# [Instruções do exercício]
Transcreva na íntegra o trecho da entrevista com William Okubo, sem alterar nenhuma palavra ou sinal.

# [Trecho do documento]
▬▬▬▬▬▬▬▬▬▬
RIO – Paradoxal ver um jovem bibliotecário com tanta experiência. Tendo passado por enumeras instituições desde os tempos de estágio, William Okubo atuou como bibliotecário na famosa Biblioteca Mário de Andrade, na capital paulista, a qual acaba de deixar para se dedicar a um novo projeto. Aliás, projetos para se dedicar é o que não falta a Okubo que nesse momento também participa da Associação de Profissionais da Informação (ABRINFO), da qual participou da fundação e onde ocupa o cargo de diretor de comunicação: “Muita gente vê os movimentos atuais e está ‘pagando para ver o que acontece’ ao invés de ajudar a fazer acontecer.”

Emília Sandrinelli: Como foi sua trajetória na área de Biblioteconomia?
▬▬▬▬▬▬▬▬▬▬
# [Dados fornecidos]
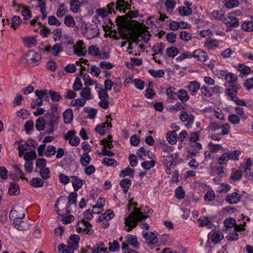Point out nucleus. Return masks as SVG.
Listing matches in <instances>:
<instances>
[{"instance_id":"35","label":"nucleus","mask_w":253,"mask_h":253,"mask_svg":"<svg viewBox=\"0 0 253 253\" xmlns=\"http://www.w3.org/2000/svg\"><path fill=\"white\" fill-rule=\"evenodd\" d=\"M177 135L175 130H171L169 131L167 134V139L168 141L170 143V144H174L177 141Z\"/></svg>"},{"instance_id":"3","label":"nucleus","mask_w":253,"mask_h":253,"mask_svg":"<svg viewBox=\"0 0 253 253\" xmlns=\"http://www.w3.org/2000/svg\"><path fill=\"white\" fill-rule=\"evenodd\" d=\"M44 117L47 125L54 130L56 126H57L60 119V114L58 110L57 104L52 103L50 108L45 114Z\"/></svg>"},{"instance_id":"39","label":"nucleus","mask_w":253,"mask_h":253,"mask_svg":"<svg viewBox=\"0 0 253 253\" xmlns=\"http://www.w3.org/2000/svg\"><path fill=\"white\" fill-rule=\"evenodd\" d=\"M199 224L200 226H206L210 229H212L214 227L213 223L211 222L208 217H204V219H199Z\"/></svg>"},{"instance_id":"8","label":"nucleus","mask_w":253,"mask_h":253,"mask_svg":"<svg viewBox=\"0 0 253 253\" xmlns=\"http://www.w3.org/2000/svg\"><path fill=\"white\" fill-rule=\"evenodd\" d=\"M240 153L239 150H234V151H229L223 153L218 159L219 164L223 165V164H226L227 161L229 159H238V156H239Z\"/></svg>"},{"instance_id":"26","label":"nucleus","mask_w":253,"mask_h":253,"mask_svg":"<svg viewBox=\"0 0 253 253\" xmlns=\"http://www.w3.org/2000/svg\"><path fill=\"white\" fill-rule=\"evenodd\" d=\"M219 42L216 39H208L204 42V47L208 49H211L214 47H218Z\"/></svg>"},{"instance_id":"24","label":"nucleus","mask_w":253,"mask_h":253,"mask_svg":"<svg viewBox=\"0 0 253 253\" xmlns=\"http://www.w3.org/2000/svg\"><path fill=\"white\" fill-rule=\"evenodd\" d=\"M42 90H36L35 94L38 96L37 99L33 101L31 103L32 108H36V106L42 105L43 104L42 95Z\"/></svg>"},{"instance_id":"25","label":"nucleus","mask_w":253,"mask_h":253,"mask_svg":"<svg viewBox=\"0 0 253 253\" xmlns=\"http://www.w3.org/2000/svg\"><path fill=\"white\" fill-rule=\"evenodd\" d=\"M137 154L139 158H142V155L147 156L149 159H154L155 158V154L150 151V150H146L143 147L139 148L137 151Z\"/></svg>"},{"instance_id":"59","label":"nucleus","mask_w":253,"mask_h":253,"mask_svg":"<svg viewBox=\"0 0 253 253\" xmlns=\"http://www.w3.org/2000/svg\"><path fill=\"white\" fill-rule=\"evenodd\" d=\"M21 23V20L19 16H13L11 22V27L13 29H16Z\"/></svg>"},{"instance_id":"31","label":"nucleus","mask_w":253,"mask_h":253,"mask_svg":"<svg viewBox=\"0 0 253 253\" xmlns=\"http://www.w3.org/2000/svg\"><path fill=\"white\" fill-rule=\"evenodd\" d=\"M24 43L26 47H32L37 45L38 41L34 37H27L24 39Z\"/></svg>"},{"instance_id":"48","label":"nucleus","mask_w":253,"mask_h":253,"mask_svg":"<svg viewBox=\"0 0 253 253\" xmlns=\"http://www.w3.org/2000/svg\"><path fill=\"white\" fill-rule=\"evenodd\" d=\"M241 27L245 31H253V21H245L241 24Z\"/></svg>"},{"instance_id":"49","label":"nucleus","mask_w":253,"mask_h":253,"mask_svg":"<svg viewBox=\"0 0 253 253\" xmlns=\"http://www.w3.org/2000/svg\"><path fill=\"white\" fill-rule=\"evenodd\" d=\"M155 161H154L153 159H151V161H145L144 162H142L141 163V166L146 169H149L155 166Z\"/></svg>"},{"instance_id":"6","label":"nucleus","mask_w":253,"mask_h":253,"mask_svg":"<svg viewBox=\"0 0 253 253\" xmlns=\"http://www.w3.org/2000/svg\"><path fill=\"white\" fill-rule=\"evenodd\" d=\"M212 16L215 18H218L223 21L228 27H237L239 25V20L234 15H228L224 17L223 14H219L218 11H213Z\"/></svg>"},{"instance_id":"1","label":"nucleus","mask_w":253,"mask_h":253,"mask_svg":"<svg viewBox=\"0 0 253 253\" xmlns=\"http://www.w3.org/2000/svg\"><path fill=\"white\" fill-rule=\"evenodd\" d=\"M133 205L134 206L133 211L125 219V223L126 224L125 230L127 231V232L131 231L133 227L136 226L138 220H140L142 218H145L147 216L143 214L139 209L136 208L137 203H134L132 200H129V201L128 210L130 211Z\"/></svg>"},{"instance_id":"13","label":"nucleus","mask_w":253,"mask_h":253,"mask_svg":"<svg viewBox=\"0 0 253 253\" xmlns=\"http://www.w3.org/2000/svg\"><path fill=\"white\" fill-rule=\"evenodd\" d=\"M143 236L148 246L154 245V244H156L158 241V237L155 233L154 232L143 233Z\"/></svg>"},{"instance_id":"60","label":"nucleus","mask_w":253,"mask_h":253,"mask_svg":"<svg viewBox=\"0 0 253 253\" xmlns=\"http://www.w3.org/2000/svg\"><path fill=\"white\" fill-rule=\"evenodd\" d=\"M56 152V148L54 146H48L47 150L44 152V155L46 157H52L55 155Z\"/></svg>"},{"instance_id":"9","label":"nucleus","mask_w":253,"mask_h":253,"mask_svg":"<svg viewBox=\"0 0 253 253\" xmlns=\"http://www.w3.org/2000/svg\"><path fill=\"white\" fill-rule=\"evenodd\" d=\"M77 231L78 232L83 231L84 233L88 234H92L93 233V230L91 228V224L87 221H85V220H82V221L78 222Z\"/></svg>"},{"instance_id":"19","label":"nucleus","mask_w":253,"mask_h":253,"mask_svg":"<svg viewBox=\"0 0 253 253\" xmlns=\"http://www.w3.org/2000/svg\"><path fill=\"white\" fill-rule=\"evenodd\" d=\"M71 181L75 192H77V190H79V188H81L84 183L83 179L80 178L77 176H72Z\"/></svg>"},{"instance_id":"5","label":"nucleus","mask_w":253,"mask_h":253,"mask_svg":"<svg viewBox=\"0 0 253 253\" xmlns=\"http://www.w3.org/2000/svg\"><path fill=\"white\" fill-rule=\"evenodd\" d=\"M42 57L40 54L35 51H30L25 54L20 59V63L22 65L31 64V65H38L41 60Z\"/></svg>"},{"instance_id":"42","label":"nucleus","mask_w":253,"mask_h":253,"mask_svg":"<svg viewBox=\"0 0 253 253\" xmlns=\"http://www.w3.org/2000/svg\"><path fill=\"white\" fill-rule=\"evenodd\" d=\"M45 126V121L44 118L40 117L36 121L35 127L37 129L41 131L44 129Z\"/></svg>"},{"instance_id":"64","label":"nucleus","mask_w":253,"mask_h":253,"mask_svg":"<svg viewBox=\"0 0 253 253\" xmlns=\"http://www.w3.org/2000/svg\"><path fill=\"white\" fill-rule=\"evenodd\" d=\"M209 146L210 150L211 152H213V153H216V152H218L221 149H223L221 145H219V144H212V143H210Z\"/></svg>"},{"instance_id":"12","label":"nucleus","mask_w":253,"mask_h":253,"mask_svg":"<svg viewBox=\"0 0 253 253\" xmlns=\"http://www.w3.org/2000/svg\"><path fill=\"white\" fill-rule=\"evenodd\" d=\"M100 101L98 104L103 109H107L109 106V95L105 88H102V91L99 93Z\"/></svg>"},{"instance_id":"40","label":"nucleus","mask_w":253,"mask_h":253,"mask_svg":"<svg viewBox=\"0 0 253 253\" xmlns=\"http://www.w3.org/2000/svg\"><path fill=\"white\" fill-rule=\"evenodd\" d=\"M8 192L10 195H17V194H19L20 190L18 184L16 182L11 183L9 187Z\"/></svg>"},{"instance_id":"11","label":"nucleus","mask_w":253,"mask_h":253,"mask_svg":"<svg viewBox=\"0 0 253 253\" xmlns=\"http://www.w3.org/2000/svg\"><path fill=\"white\" fill-rule=\"evenodd\" d=\"M220 128H221V132H217V133H213L212 134H211L210 136L211 139L212 140H221L222 135H226V134H228V133H229L230 126L229 124H228V123H225V124L220 125Z\"/></svg>"},{"instance_id":"33","label":"nucleus","mask_w":253,"mask_h":253,"mask_svg":"<svg viewBox=\"0 0 253 253\" xmlns=\"http://www.w3.org/2000/svg\"><path fill=\"white\" fill-rule=\"evenodd\" d=\"M78 197V194L76 193V192H73V193H71L68 198V202L67 205L66 206L67 212L69 213V211L68 210V208L70 205H73V204H76L77 201V199Z\"/></svg>"},{"instance_id":"37","label":"nucleus","mask_w":253,"mask_h":253,"mask_svg":"<svg viewBox=\"0 0 253 253\" xmlns=\"http://www.w3.org/2000/svg\"><path fill=\"white\" fill-rule=\"evenodd\" d=\"M131 180L129 178H123L120 182V185L122 186L123 190L125 193L127 192L128 188L131 186Z\"/></svg>"},{"instance_id":"28","label":"nucleus","mask_w":253,"mask_h":253,"mask_svg":"<svg viewBox=\"0 0 253 253\" xmlns=\"http://www.w3.org/2000/svg\"><path fill=\"white\" fill-rule=\"evenodd\" d=\"M105 202V199L104 197H100L97 200V203L93 207L94 213H100V210L102 209Z\"/></svg>"},{"instance_id":"38","label":"nucleus","mask_w":253,"mask_h":253,"mask_svg":"<svg viewBox=\"0 0 253 253\" xmlns=\"http://www.w3.org/2000/svg\"><path fill=\"white\" fill-rule=\"evenodd\" d=\"M63 120L65 123H70L73 119V113L71 109H66L63 113Z\"/></svg>"},{"instance_id":"56","label":"nucleus","mask_w":253,"mask_h":253,"mask_svg":"<svg viewBox=\"0 0 253 253\" xmlns=\"http://www.w3.org/2000/svg\"><path fill=\"white\" fill-rule=\"evenodd\" d=\"M239 4V0H225V5L228 8H234Z\"/></svg>"},{"instance_id":"45","label":"nucleus","mask_w":253,"mask_h":253,"mask_svg":"<svg viewBox=\"0 0 253 253\" xmlns=\"http://www.w3.org/2000/svg\"><path fill=\"white\" fill-rule=\"evenodd\" d=\"M90 156H89L88 153L84 152L81 156L80 163L83 166H87V165H88L89 162H90Z\"/></svg>"},{"instance_id":"52","label":"nucleus","mask_w":253,"mask_h":253,"mask_svg":"<svg viewBox=\"0 0 253 253\" xmlns=\"http://www.w3.org/2000/svg\"><path fill=\"white\" fill-rule=\"evenodd\" d=\"M167 54L169 57H174V56L177 55L178 53V49L177 47L172 46L169 48H167Z\"/></svg>"},{"instance_id":"44","label":"nucleus","mask_w":253,"mask_h":253,"mask_svg":"<svg viewBox=\"0 0 253 253\" xmlns=\"http://www.w3.org/2000/svg\"><path fill=\"white\" fill-rule=\"evenodd\" d=\"M81 96L85 101V99H90L91 98V89L90 87H84L80 92Z\"/></svg>"},{"instance_id":"47","label":"nucleus","mask_w":253,"mask_h":253,"mask_svg":"<svg viewBox=\"0 0 253 253\" xmlns=\"http://www.w3.org/2000/svg\"><path fill=\"white\" fill-rule=\"evenodd\" d=\"M49 96L52 101H59L60 99H62V96L59 92L49 90Z\"/></svg>"},{"instance_id":"51","label":"nucleus","mask_w":253,"mask_h":253,"mask_svg":"<svg viewBox=\"0 0 253 253\" xmlns=\"http://www.w3.org/2000/svg\"><path fill=\"white\" fill-rule=\"evenodd\" d=\"M179 12L182 16H188L191 15L192 13V9L191 8H187V7H179Z\"/></svg>"},{"instance_id":"62","label":"nucleus","mask_w":253,"mask_h":253,"mask_svg":"<svg viewBox=\"0 0 253 253\" xmlns=\"http://www.w3.org/2000/svg\"><path fill=\"white\" fill-rule=\"evenodd\" d=\"M224 237V236L222 234V233L221 232H216L213 233L211 237V240L213 242H215L217 243V242H219L223 239Z\"/></svg>"},{"instance_id":"41","label":"nucleus","mask_w":253,"mask_h":253,"mask_svg":"<svg viewBox=\"0 0 253 253\" xmlns=\"http://www.w3.org/2000/svg\"><path fill=\"white\" fill-rule=\"evenodd\" d=\"M174 87H169L166 90V93L168 96L167 101L168 102H171L172 99H174L177 95V93L174 91Z\"/></svg>"},{"instance_id":"14","label":"nucleus","mask_w":253,"mask_h":253,"mask_svg":"<svg viewBox=\"0 0 253 253\" xmlns=\"http://www.w3.org/2000/svg\"><path fill=\"white\" fill-rule=\"evenodd\" d=\"M65 140H68L69 143L72 145H78L80 139L75 135V130H69L64 136Z\"/></svg>"},{"instance_id":"18","label":"nucleus","mask_w":253,"mask_h":253,"mask_svg":"<svg viewBox=\"0 0 253 253\" xmlns=\"http://www.w3.org/2000/svg\"><path fill=\"white\" fill-rule=\"evenodd\" d=\"M85 34L87 38H93L97 37L99 34V29L96 25H93L86 29Z\"/></svg>"},{"instance_id":"23","label":"nucleus","mask_w":253,"mask_h":253,"mask_svg":"<svg viewBox=\"0 0 253 253\" xmlns=\"http://www.w3.org/2000/svg\"><path fill=\"white\" fill-rule=\"evenodd\" d=\"M238 92V87L235 84H231L228 88L226 90V93L231 99L235 101V99L236 97H237V94Z\"/></svg>"},{"instance_id":"21","label":"nucleus","mask_w":253,"mask_h":253,"mask_svg":"<svg viewBox=\"0 0 253 253\" xmlns=\"http://www.w3.org/2000/svg\"><path fill=\"white\" fill-rule=\"evenodd\" d=\"M165 47V44H164V43H162V42H160V43H156V44L153 45L152 47V50L154 52V54L153 55V59H154L155 62H157V63H161L160 60H157V59H156L154 55L158 54V53H162Z\"/></svg>"},{"instance_id":"57","label":"nucleus","mask_w":253,"mask_h":253,"mask_svg":"<svg viewBox=\"0 0 253 253\" xmlns=\"http://www.w3.org/2000/svg\"><path fill=\"white\" fill-rule=\"evenodd\" d=\"M40 175L43 179H47L50 177V171L47 167H43L42 170H40Z\"/></svg>"},{"instance_id":"7","label":"nucleus","mask_w":253,"mask_h":253,"mask_svg":"<svg viewBox=\"0 0 253 253\" xmlns=\"http://www.w3.org/2000/svg\"><path fill=\"white\" fill-rule=\"evenodd\" d=\"M151 34L148 31H144L140 28H135L131 34V37L135 43L138 44L139 41L143 40L146 43L148 42L150 39Z\"/></svg>"},{"instance_id":"55","label":"nucleus","mask_w":253,"mask_h":253,"mask_svg":"<svg viewBox=\"0 0 253 253\" xmlns=\"http://www.w3.org/2000/svg\"><path fill=\"white\" fill-rule=\"evenodd\" d=\"M62 44H63V42H62L60 44H54L53 46L51 47L52 54L53 55H58L59 53L61 50H62L63 47Z\"/></svg>"},{"instance_id":"36","label":"nucleus","mask_w":253,"mask_h":253,"mask_svg":"<svg viewBox=\"0 0 253 253\" xmlns=\"http://www.w3.org/2000/svg\"><path fill=\"white\" fill-rule=\"evenodd\" d=\"M221 74L224 76L226 81L229 82V83H234L237 79V76L236 74H232V73H228L227 71H223Z\"/></svg>"},{"instance_id":"22","label":"nucleus","mask_w":253,"mask_h":253,"mask_svg":"<svg viewBox=\"0 0 253 253\" xmlns=\"http://www.w3.org/2000/svg\"><path fill=\"white\" fill-rule=\"evenodd\" d=\"M226 200L229 204H237L240 201V196L238 192H234L226 196Z\"/></svg>"},{"instance_id":"46","label":"nucleus","mask_w":253,"mask_h":253,"mask_svg":"<svg viewBox=\"0 0 253 253\" xmlns=\"http://www.w3.org/2000/svg\"><path fill=\"white\" fill-rule=\"evenodd\" d=\"M175 0H166L165 2V5L167 12H168V13L172 12V10L175 6Z\"/></svg>"},{"instance_id":"27","label":"nucleus","mask_w":253,"mask_h":253,"mask_svg":"<svg viewBox=\"0 0 253 253\" xmlns=\"http://www.w3.org/2000/svg\"><path fill=\"white\" fill-rule=\"evenodd\" d=\"M130 6L128 4L126 5L125 0H117L115 5V8L120 11H123L124 13L127 8H130Z\"/></svg>"},{"instance_id":"32","label":"nucleus","mask_w":253,"mask_h":253,"mask_svg":"<svg viewBox=\"0 0 253 253\" xmlns=\"http://www.w3.org/2000/svg\"><path fill=\"white\" fill-rule=\"evenodd\" d=\"M70 10L74 13L79 12L81 7V2L80 0H70L69 1Z\"/></svg>"},{"instance_id":"16","label":"nucleus","mask_w":253,"mask_h":253,"mask_svg":"<svg viewBox=\"0 0 253 253\" xmlns=\"http://www.w3.org/2000/svg\"><path fill=\"white\" fill-rule=\"evenodd\" d=\"M166 148H164V153L163 155V164L166 167H169V166H172L174 163V157L172 154H171L170 152L166 150Z\"/></svg>"},{"instance_id":"29","label":"nucleus","mask_w":253,"mask_h":253,"mask_svg":"<svg viewBox=\"0 0 253 253\" xmlns=\"http://www.w3.org/2000/svg\"><path fill=\"white\" fill-rule=\"evenodd\" d=\"M188 88L191 94L194 95V94H196V92H198V90H199L200 85L199 83L196 82V81H192V82H190L188 84Z\"/></svg>"},{"instance_id":"17","label":"nucleus","mask_w":253,"mask_h":253,"mask_svg":"<svg viewBox=\"0 0 253 253\" xmlns=\"http://www.w3.org/2000/svg\"><path fill=\"white\" fill-rule=\"evenodd\" d=\"M84 43L83 41H79L76 45H74V52L79 56L85 55L86 49L85 47L84 46Z\"/></svg>"},{"instance_id":"58","label":"nucleus","mask_w":253,"mask_h":253,"mask_svg":"<svg viewBox=\"0 0 253 253\" xmlns=\"http://www.w3.org/2000/svg\"><path fill=\"white\" fill-rule=\"evenodd\" d=\"M120 249V245L117 241L109 242V250L110 252H116Z\"/></svg>"},{"instance_id":"54","label":"nucleus","mask_w":253,"mask_h":253,"mask_svg":"<svg viewBox=\"0 0 253 253\" xmlns=\"http://www.w3.org/2000/svg\"><path fill=\"white\" fill-rule=\"evenodd\" d=\"M67 9L66 8V5L62 3V4H60L59 5V8L56 11V15L58 17H63L65 15Z\"/></svg>"},{"instance_id":"10","label":"nucleus","mask_w":253,"mask_h":253,"mask_svg":"<svg viewBox=\"0 0 253 253\" xmlns=\"http://www.w3.org/2000/svg\"><path fill=\"white\" fill-rule=\"evenodd\" d=\"M179 119L182 122H186L185 124L187 127H190L195 121V117L192 114H188L186 111H181Z\"/></svg>"},{"instance_id":"43","label":"nucleus","mask_w":253,"mask_h":253,"mask_svg":"<svg viewBox=\"0 0 253 253\" xmlns=\"http://www.w3.org/2000/svg\"><path fill=\"white\" fill-rule=\"evenodd\" d=\"M44 181L41 177H33L30 181V184L31 186L35 187L43 186Z\"/></svg>"},{"instance_id":"34","label":"nucleus","mask_w":253,"mask_h":253,"mask_svg":"<svg viewBox=\"0 0 253 253\" xmlns=\"http://www.w3.org/2000/svg\"><path fill=\"white\" fill-rule=\"evenodd\" d=\"M252 165H253V162L251 159H247L245 164L241 166L242 169H244V172L246 175H252L250 173Z\"/></svg>"},{"instance_id":"30","label":"nucleus","mask_w":253,"mask_h":253,"mask_svg":"<svg viewBox=\"0 0 253 253\" xmlns=\"http://www.w3.org/2000/svg\"><path fill=\"white\" fill-rule=\"evenodd\" d=\"M177 97L182 102L187 101L190 98V96L185 89H179L177 92Z\"/></svg>"},{"instance_id":"15","label":"nucleus","mask_w":253,"mask_h":253,"mask_svg":"<svg viewBox=\"0 0 253 253\" xmlns=\"http://www.w3.org/2000/svg\"><path fill=\"white\" fill-rule=\"evenodd\" d=\"M191 57H194L195 59L200 61V62H204L207 60L208 55L205 51H203L201 49H197V50H195L192 53H191Z\"/></svg>"},{"instance_id":"61","label":"nucleus","mask_w":253,"mask_h":253,"mask_svg":"<svg viewBox=\"0 0 253 253\" xmlns=\"http://www.w3.org/2000/svg\"><path fill=\"white\" fill-rule=\"evenodd\" d=\"M175 195L178 199H183L185 197V193L182 186L177 187L175 191Z\"/></svg>"},{"instance_id":"4","label":"nucleus","mask_w":253,"mask_h":253,"mask_svg":"<svg viewBox=\"0 0 253 253\" xmlns=\"http://www.w3.org/2000/svg\"><path fill=\"white\" fill-rule=\"evenodd\" d=\"M80 240L78 235H71L68 239L67 245L60 243L58 246V249L62 253H73L75 250L78 249Z\"/></svg>"},{"instance_id":"63","label":"nucleus","mask_w":253,"mask_h":253,"mask_svg":"<svg viewBox=\"0 0 253 253\" xmlns=\"http://www.w3.org/2000/svg\"><path fill=\"white\" fill-rule=\"evenodd\" d=\"M236 222V221L234 218H227L224 220V224L227 228H232L235 225Z\"/></svg>"},{"instance_id":"20","label":"nucleus","mask_w":253,"mask_h":253,"mask_svg":"<svg viewBox=\"0 0 253 253\" xmlns=\"http://www.w3.org/2000/svg\"><path fill=\"white\" fill-rule=\"evenodd\" d=\"M126 243L128 245H131L134 248H138L139 246V243L137 241V238L136 236H134V235H130V234H128V235H126Z\"/></svg>"},{"instance_id":"50","label":"nucleus","mask_w":253,"mask_h":253,"mask_svg":"<svg viewBox=\"0 0 253 253\" xmlns=\"http://www.w3.org/2000/svg\"><path fill=\"white\" fill-rule=\"evenodd\" d=\"M64 23L67 26L73 27L75 24H76V22L73 16H71V15H67L64 18Z\"/></svg>"},{"instance_id":"2","label":"nucleus","mask_w":253,"mask_h":253,"mask_svg":"<svg viewBox=\"0 0 253 253\" xmlns=\"http://www.w3.org/2000/svg\"><path fill=\"white\" fill-rule=\"evenodd\" d=\"M25 215V209L21 206H15L9 213V217L13 221L14 227L20 231L26 230L29 227L28 223L22 221Z\"/></svg>"},{"instance_id":"53","label":"nucleus","mask_w":253,"mask_h":253,"mask_svg":"<svg viewBox=\"0 0 253 253\" xmlns=\"http://www.w3.org/2000/svg\"><path fill=\"white\" fill-rule=\"evenodd\" d=\"M148 72L150 74L153 76V77H156V78H161L163 77L164 75H165V71L164 70H157V71H155V70H153V69H150L148 70Z\"/></svg>"}]
</instances>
▬▬▬▬▬▬▬▬▬▬
# [Resposta do exercício]
RIO – Paradoxal ver um jovem bibliotecário com tanta experiência. Tendo passado por enumeras instituições desde os tempos de estágio, William Okubo atuou como bibliotecário na famosa Biblioteca Mário de Andrade, na capital paulista, a qual acaba de deixar para se dedicar a um novo projeto. Aliás, projetos para se dedicar é o que não falta a Okubo que nesse momento também participa da Associação de Profissionais da Informação (ABRINFO), da qual participou da fundação e onde ocupa o cargo de diretor de comunicação: “Muita gente vê os movimentos atuais e está ‘pagando para ver o que acontece’ ao invés de ajudar a fazer acontecer.”

Emília Sandrinelli: Como foi sua trajetória na área de Biblioteconomia?